Why 2 hours with brush and ink matters
Most travellers see Chinese calligraphy in museums as historical objects. The art is living — practised daily by tens of millions, taught at every level from primary school to PhD. A 2-hour session with a retired Palace Museum scholar in a Hutong courtyard introduces the Four Treasures, the basic strokes, and the philosophy of the form — and you take home what you wrote.
Inscribed on the UNESCO Representative List of the Intangible Cultural Heritage of Humanity in 2009 as a treasured embodiment of traditional Chinese culture and philosophy.

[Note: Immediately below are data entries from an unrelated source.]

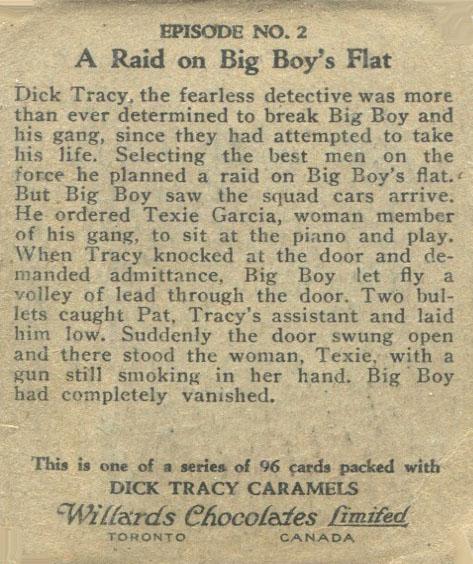 EPISODE NO. 2
A Raid on Big Boy's Flat

Dick Tracy, the fearless detective was more than ever determined to break Big Boy and his gang, since they had attempted to take his life. Selecting the best men on the force he planned a raid on Big Boy's flat. But Big Boy saw the squad cars arrive. He ordered Texie Garcia, woman member of his gang, to sit at the piano and play. When Tracy knocked at the door and demanded admittance, Big Boy let fly a volley of lead through the door. Two bullets caught Pat, Tracy's assistant and laid him low. Suddenly the door swung open and there stood the woman, Texie, with a gun still smoking in her hand. Big Boy had completely vanished.

This is one of a series of 96 cards packed with
DICK TRACY CARAMELS
Willards Chocolates Limited
TORONTO CANADA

Practised for over two thousand years; closely connected to Chinese language, literature, education, and philosophy.
The Four Treasures of the Study (文房四寶) — brush, ink, paper, inkstone — define the calligraphic practice and have shaped East Asian calligraphic traditions for two millennia. Premium brushes (Huzhou hare or rabbit hair), Tang-era ink sticks (Hui ink), Xuan paper (Anhui), and Duan or She inkstones each carry centuries of craft tradition. Calligraphy reached its highest sophistication under the Tang (618-907) and Song (960-1279), with masters Wang Xizhi (303-361 CE), Yan Zhenqing, and Su Shi defining the canon. Kǎishū (regular script) is attributed to Wang Xizhi and his followers; it remains the standard script used today.
Where we arrange sessions: Beijing Hutong courtyard studios with retired Palace Museum scholars; Suzhou for the Jiangnan scholar tradition; Xi'an for Tang-script focus; Hangzhou for Song-master context. Each session 2 hours typical, 4-student maximum, materials included. You take home what you wrote.
2,000+ years of continuous practice. Wang Xizhi's regular script still in use today. The art is living, not historical.